We use PfSense running HA Proxy (which is a plugin available naively to
PfSense), which acts as our TLS termination for the public certificates
(internal servers have internal certs) as well as our load balancers. TLS
certs are managed with the ACME plugin for Let's Encrypt, and the Intel
processor is using AES-NI to speed up the TLS.

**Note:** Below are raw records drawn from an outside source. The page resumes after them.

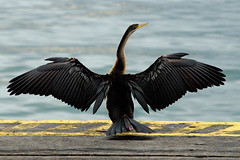 Anhinga (jamesblah) Tags: bird wings anhinga judgmentday54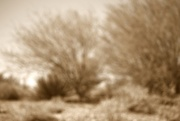 14th Jan 2016 - landscape sepia blur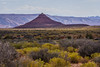 Valley of the Gods, Bears Ears National Monument (Jeffrey Sullivan) Tags: bearsearsnationalmonument blm bureauoflandmanagement utah usa octoer canon digital rebel xti photo travel photography copyright 2007 jeff sullivan valley gods creativecommons attributionnoncommercial ccbync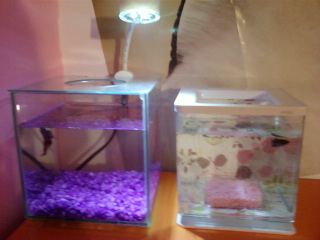 Mes deux aquarium Photo-14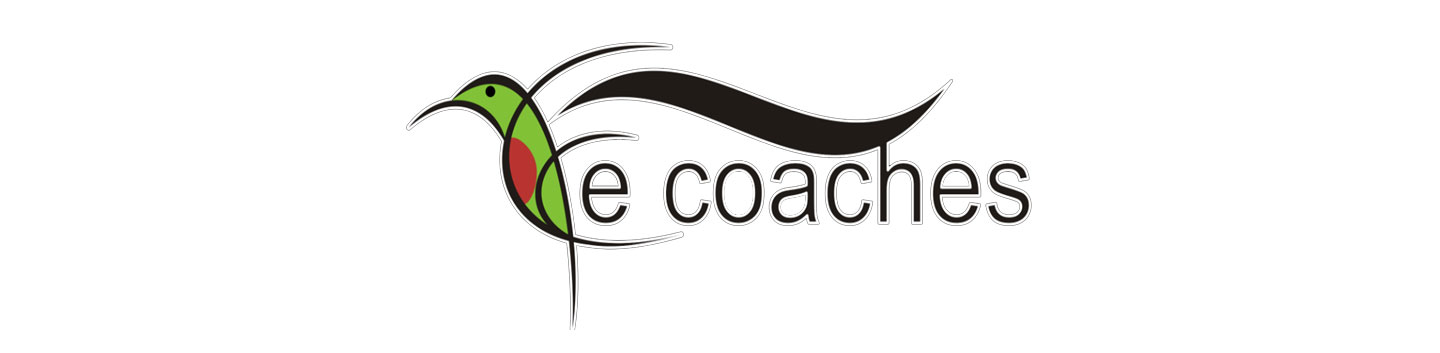 e-coaches banner for we are white river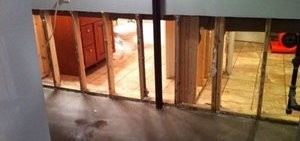 Wall Restoration From Mold Damage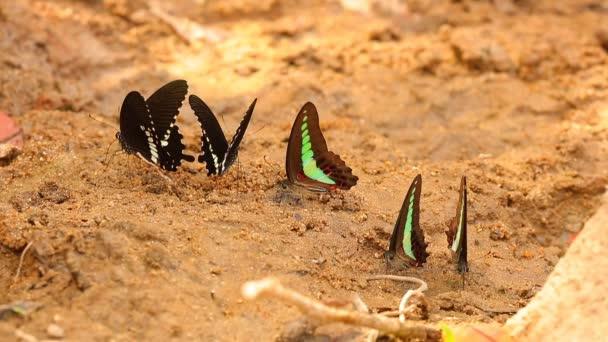 Motýl otakárek vrhajících papilio troilus a společné Masařka graphium sarpedon luctatius z čeledi otakárkovitých, pitná voda z písečné nábřeží, vysokým rozlišením stopáže klip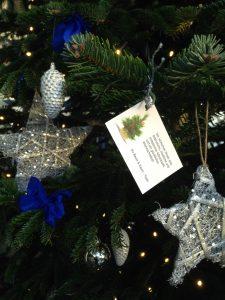Baum & Raum wünscht eine entspannte Adventszeit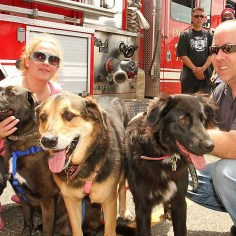 Alisa Khaitan & Peter Larson w/Donte, Abby & Daisey, Freehold - They're all rescue mutts. They're a part of our family. They do tricks. Daisey likes to play on the trampoline with the kids.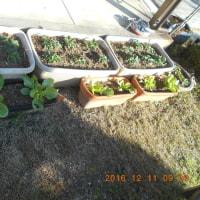 大きくなってきた庭のハクサイ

overall for security just using a static service for serving the content
solves most attack vectors, as there aren't any CGI or related scriptlets
running server side.
Cut off public SSH (if required some advocate alternate ports, but this
isn't so much as intrusion prevention as to prevent lock outs caused by
spam bots). SSH should be using key based authentication.

For ciphers and modes for TLS / SSH etc, I recommend checking out
cipherli.st and the Mozilla TLS guidelines. Cipherli.st has an up to date
set of configs for most software TLS/SSH settings, and the Mozilla guide
has better explanations of how these modes work and what they do.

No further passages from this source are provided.